As crianças eram levadas fantasiadas ao fotógrafo, para deixarem uma lembrança à posteridade, nos álbuns de fotografias conservados pelas famílias. Quando posávamos, tínhamos de dar uma idéia memorável do que era o pimpolho ou a pimpolha, do que o zelo dos pais tinha feito por nós e de como era a educação da nossa época. Eu me lembro de mim mesmo, sentado numa poltrona de madeira em estilo italiano da Renascença – sem nada a ver com um marajá, portanto – e pensando: “Agora tenho de fazer o papel de marajá e devo sentar-me com o ar de um homem que está julgando e dominando. Mas fazer carranca para isso seria um recurso de baixa categoria, pois qualquer um consegue ficar bravo e isso não confere importância.

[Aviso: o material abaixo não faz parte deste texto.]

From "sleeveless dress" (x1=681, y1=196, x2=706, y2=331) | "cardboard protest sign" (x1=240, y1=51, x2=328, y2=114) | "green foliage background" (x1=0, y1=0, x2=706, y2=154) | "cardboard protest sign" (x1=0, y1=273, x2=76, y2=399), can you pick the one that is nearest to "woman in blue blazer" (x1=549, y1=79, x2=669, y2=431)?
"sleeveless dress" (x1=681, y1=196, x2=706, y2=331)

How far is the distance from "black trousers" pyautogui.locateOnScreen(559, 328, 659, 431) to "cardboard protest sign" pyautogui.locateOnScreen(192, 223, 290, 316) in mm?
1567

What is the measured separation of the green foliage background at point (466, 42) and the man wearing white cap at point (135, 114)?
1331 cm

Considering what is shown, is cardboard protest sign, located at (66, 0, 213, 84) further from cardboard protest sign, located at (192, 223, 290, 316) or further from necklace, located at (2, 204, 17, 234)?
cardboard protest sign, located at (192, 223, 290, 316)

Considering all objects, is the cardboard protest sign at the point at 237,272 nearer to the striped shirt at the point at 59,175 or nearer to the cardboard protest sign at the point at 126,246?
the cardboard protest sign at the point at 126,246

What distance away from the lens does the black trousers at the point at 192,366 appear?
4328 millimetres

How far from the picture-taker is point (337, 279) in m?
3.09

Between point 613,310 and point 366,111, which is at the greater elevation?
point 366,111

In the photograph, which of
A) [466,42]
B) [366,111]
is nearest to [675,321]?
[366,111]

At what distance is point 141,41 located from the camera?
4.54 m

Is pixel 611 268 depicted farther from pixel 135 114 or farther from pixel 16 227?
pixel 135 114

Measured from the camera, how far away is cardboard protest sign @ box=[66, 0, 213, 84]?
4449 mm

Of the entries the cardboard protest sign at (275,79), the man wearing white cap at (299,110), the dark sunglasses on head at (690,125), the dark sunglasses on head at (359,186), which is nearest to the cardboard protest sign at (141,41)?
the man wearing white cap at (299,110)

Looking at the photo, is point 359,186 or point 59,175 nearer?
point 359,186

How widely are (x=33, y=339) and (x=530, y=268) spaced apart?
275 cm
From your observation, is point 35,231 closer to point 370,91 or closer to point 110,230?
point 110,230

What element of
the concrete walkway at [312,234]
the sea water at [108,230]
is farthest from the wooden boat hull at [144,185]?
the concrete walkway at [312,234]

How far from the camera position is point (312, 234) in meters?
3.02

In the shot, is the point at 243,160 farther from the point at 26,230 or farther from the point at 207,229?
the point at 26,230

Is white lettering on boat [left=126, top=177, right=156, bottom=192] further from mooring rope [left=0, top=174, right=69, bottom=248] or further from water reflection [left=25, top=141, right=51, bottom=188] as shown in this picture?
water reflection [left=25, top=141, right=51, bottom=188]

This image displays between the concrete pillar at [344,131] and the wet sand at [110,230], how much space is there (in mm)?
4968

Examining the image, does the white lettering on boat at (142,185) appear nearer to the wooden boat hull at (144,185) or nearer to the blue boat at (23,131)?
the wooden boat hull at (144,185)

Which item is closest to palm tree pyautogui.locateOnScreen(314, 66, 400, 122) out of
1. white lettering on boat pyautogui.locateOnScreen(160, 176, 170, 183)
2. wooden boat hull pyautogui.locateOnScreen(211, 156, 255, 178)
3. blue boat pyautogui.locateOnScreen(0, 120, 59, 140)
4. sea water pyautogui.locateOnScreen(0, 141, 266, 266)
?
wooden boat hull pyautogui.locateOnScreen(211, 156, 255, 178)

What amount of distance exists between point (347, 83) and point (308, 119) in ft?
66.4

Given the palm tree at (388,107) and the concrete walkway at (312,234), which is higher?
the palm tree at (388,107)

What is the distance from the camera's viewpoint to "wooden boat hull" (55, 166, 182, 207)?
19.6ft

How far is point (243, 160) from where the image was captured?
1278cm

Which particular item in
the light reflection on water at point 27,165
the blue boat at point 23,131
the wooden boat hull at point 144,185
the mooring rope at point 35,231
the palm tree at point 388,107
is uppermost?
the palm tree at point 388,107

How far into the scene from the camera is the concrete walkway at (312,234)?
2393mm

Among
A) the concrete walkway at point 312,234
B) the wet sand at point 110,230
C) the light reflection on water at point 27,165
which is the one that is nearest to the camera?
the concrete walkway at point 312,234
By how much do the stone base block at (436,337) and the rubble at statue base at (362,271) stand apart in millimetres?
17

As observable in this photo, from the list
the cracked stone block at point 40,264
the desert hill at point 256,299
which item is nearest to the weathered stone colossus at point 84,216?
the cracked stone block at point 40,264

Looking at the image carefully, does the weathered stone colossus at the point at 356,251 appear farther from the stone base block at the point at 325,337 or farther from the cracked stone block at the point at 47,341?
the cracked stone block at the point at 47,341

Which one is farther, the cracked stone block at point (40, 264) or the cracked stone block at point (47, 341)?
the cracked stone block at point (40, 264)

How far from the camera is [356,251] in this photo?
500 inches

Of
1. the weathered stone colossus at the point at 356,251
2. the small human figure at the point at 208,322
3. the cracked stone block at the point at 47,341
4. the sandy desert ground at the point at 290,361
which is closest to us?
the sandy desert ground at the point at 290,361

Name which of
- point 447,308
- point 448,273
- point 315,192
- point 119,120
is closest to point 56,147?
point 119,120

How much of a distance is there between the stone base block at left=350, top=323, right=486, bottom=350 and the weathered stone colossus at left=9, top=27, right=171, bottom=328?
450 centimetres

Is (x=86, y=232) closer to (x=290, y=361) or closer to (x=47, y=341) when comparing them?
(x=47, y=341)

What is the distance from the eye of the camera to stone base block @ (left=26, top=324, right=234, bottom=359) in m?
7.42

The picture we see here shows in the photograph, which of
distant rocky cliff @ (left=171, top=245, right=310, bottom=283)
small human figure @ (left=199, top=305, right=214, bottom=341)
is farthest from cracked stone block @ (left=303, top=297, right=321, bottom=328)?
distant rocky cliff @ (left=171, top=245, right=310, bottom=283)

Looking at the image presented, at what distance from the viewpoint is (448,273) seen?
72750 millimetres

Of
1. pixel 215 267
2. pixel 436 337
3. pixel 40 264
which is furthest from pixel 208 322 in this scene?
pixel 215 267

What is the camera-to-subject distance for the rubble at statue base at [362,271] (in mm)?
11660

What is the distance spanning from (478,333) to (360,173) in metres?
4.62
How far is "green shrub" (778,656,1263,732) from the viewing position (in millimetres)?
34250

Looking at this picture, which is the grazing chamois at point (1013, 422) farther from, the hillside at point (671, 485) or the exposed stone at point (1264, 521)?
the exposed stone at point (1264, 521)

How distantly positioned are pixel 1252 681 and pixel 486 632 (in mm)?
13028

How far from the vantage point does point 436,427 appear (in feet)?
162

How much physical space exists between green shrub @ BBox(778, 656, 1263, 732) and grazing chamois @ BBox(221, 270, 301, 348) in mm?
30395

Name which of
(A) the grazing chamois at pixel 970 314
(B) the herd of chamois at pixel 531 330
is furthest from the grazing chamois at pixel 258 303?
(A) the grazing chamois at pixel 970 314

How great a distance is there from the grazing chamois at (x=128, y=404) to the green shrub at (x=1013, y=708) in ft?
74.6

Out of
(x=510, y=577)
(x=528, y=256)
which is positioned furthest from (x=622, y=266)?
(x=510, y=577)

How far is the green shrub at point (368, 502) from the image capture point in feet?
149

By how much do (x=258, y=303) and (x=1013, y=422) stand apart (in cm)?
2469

Preciso ter o ar de quem é superior, sem fazer uma fisionomia zangada. Agora vamos! Vou exigir isso de mim mesmo!”.
Plinio fantasiado de mago
Em outra ocasião3, minha mãe fantasiou-me de mago, o que comportava uma outra visualização. Tinha de fazer o interessante papel de um homem ligado às figuras de um Oriente lendário trazendo, no fundo de suas indagações e das suas experiências místicas, não sei que revelações ou manifestações, carregadas de mistério e de poder.
Perguntei a mamãe se os magos não tinham parte com o demônio, mas ela me tranqüilizou, dando-me a certeza de que a minha fantasia não teria nada a ver com ele. Percebi que essa idéia nem lhe tinha passado pela mente!
Antes de ser fotografado com a fantasia, o fotógrafo me disse:
– Agora estude a fisionomia com que você quer aparecer e faça-a.
Eu tinha de fazer uma pose e esperar imóvel. Mas, sendo muito distraído, já pensava em outra coisa ao longo desse período… E não entendia um detalhe: naquele tempo, a fotografia era chamada de “instantâneo” – portanto parecia-me que devia ser tirada num instante –, mas eu tinha de ficar dez minutos sem me mexer! Nunca perguntei ao fotógrafo a razão disso… Ele permanecia fazendo não sei que manigâncias debaixo de um pano preto, em geral pouco limpo, e eu tinha vontade de perguntar-lhe: “Por que o senhor não termina isso depressa e me solta já, ou, ao menos, me conta o que está fazendo aí dentro?”.
Apareço, então, na coleção de fotografias de mamãe, com um chapéu cônico e uma vara sobre a qual me apoiava, tendo uma fisionomia misteriosa e pensativa, tanto quanto eu – que não sou nada misterioso – poderia imaginar e apresentar.
Um corolário engraçado da sessão de fotografias era a visita aos tios, para estes verem as crianças fantasiadas. Naturalmente, eu me sentia analisado e percebia que eles, interiormente, perguntavam-se: “Quando chegarem as dificuldades da vida, esse menino vai levar adiante o ‘carro’ da família, ou é desses que os parentes terão de arrastar? Quem é esse que vem entrando aqui, em nosso horizonte?”.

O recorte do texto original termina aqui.